* **PROBLEM SET**
A – In the "Absolute" piece about childhood fields, what did the immense oak trees seem as large as?
B – In the "Absolute" piece, write out the stretch from "When I was a" through "vistas of grass." again, replacing "fields" with "meadows" each time it appears.

* **PAGE EXCERPT**
Absolute

Grass Field

When I was a very small child I remember roaming through fields with my brothers and our neighbours. I have strong associations with those times as being part of a unified family group, a feeling of intense and absolute belonging, with no query. The fields we wandered, full of long grass & wild flowers were fenced in by immense oak trees, which seemed to me as large as gods. I remember horses whispering warm breath on my small cold hands, climbing lichen & moss covered fences and gates crossing seemingly endless vistas of grass.

In a new home many year’s later these childhood meanderings developed into solitary excursions.  Rather than safe explorations buoyed by my extended family, they became a search for haven, escapism from the mundane repetition of everyday routines and a longing to recapture the state of being previously taken for ‘absolute’, the search for a sense of belonging. Our family had fractured and dispersed, each alone beneath the same roof. Seeking hope and a place to belong I ran through the long grasses and delved into observing the neighbouring fields and the lives played out in them. Countless hours I spent lying perfectly still on my back watching the grasses sway around me, the insects, the birds, absorbing the sounds around me, watching clouds skid across the sky, drinking in the smallness and the bigness and seeking answers to the question I had: were others feeling this same sense of aloneness? It took an entire field to hold my aloneness yet I felt my wholeness, with nothing to impede it, could fill the sky.

* **LISTED RECORDS**
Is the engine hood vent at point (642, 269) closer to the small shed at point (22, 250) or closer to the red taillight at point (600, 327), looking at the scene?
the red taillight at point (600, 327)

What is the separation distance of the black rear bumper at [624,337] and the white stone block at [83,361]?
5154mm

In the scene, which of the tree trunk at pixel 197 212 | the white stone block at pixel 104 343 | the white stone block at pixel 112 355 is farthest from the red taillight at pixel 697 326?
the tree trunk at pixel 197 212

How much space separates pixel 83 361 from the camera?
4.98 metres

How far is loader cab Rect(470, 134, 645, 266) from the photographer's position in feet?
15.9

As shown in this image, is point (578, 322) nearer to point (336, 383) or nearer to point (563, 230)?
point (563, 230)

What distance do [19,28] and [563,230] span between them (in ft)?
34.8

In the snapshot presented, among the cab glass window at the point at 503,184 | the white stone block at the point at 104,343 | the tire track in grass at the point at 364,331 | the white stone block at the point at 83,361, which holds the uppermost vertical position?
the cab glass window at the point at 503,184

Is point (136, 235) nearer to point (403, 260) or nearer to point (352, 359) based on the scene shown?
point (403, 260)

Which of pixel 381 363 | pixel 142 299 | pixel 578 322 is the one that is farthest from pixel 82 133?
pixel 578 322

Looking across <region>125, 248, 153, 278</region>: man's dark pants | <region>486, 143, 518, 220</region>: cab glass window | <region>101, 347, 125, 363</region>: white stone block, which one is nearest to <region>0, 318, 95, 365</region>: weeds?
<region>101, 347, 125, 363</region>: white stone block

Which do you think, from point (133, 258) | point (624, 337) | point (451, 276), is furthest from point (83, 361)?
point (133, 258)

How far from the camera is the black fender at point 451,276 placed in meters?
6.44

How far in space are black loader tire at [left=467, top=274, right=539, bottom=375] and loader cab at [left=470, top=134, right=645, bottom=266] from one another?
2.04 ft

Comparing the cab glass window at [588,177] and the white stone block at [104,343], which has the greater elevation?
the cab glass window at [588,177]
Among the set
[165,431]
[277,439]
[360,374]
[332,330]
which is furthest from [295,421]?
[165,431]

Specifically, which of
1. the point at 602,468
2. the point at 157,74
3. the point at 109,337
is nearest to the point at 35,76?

* **EXERCISE SOLUTIONS**
A – They seemed as large as gods.

B –
When I was a very small child I remember roaming through meadows with my brothers and our neighbours. I have strong associations with those times as being part of a unified family group, a feeling of intense and absolute belonging, with no query. The meadows we wandered, full of long grass & wild flowers were fenced in by immense oak trees, which seemed to me as large as gods. I remember horses whispering warm breath on my small cold hands, climbing lichen & moss covered fences and gates crossing seemingly endless vistas of grass.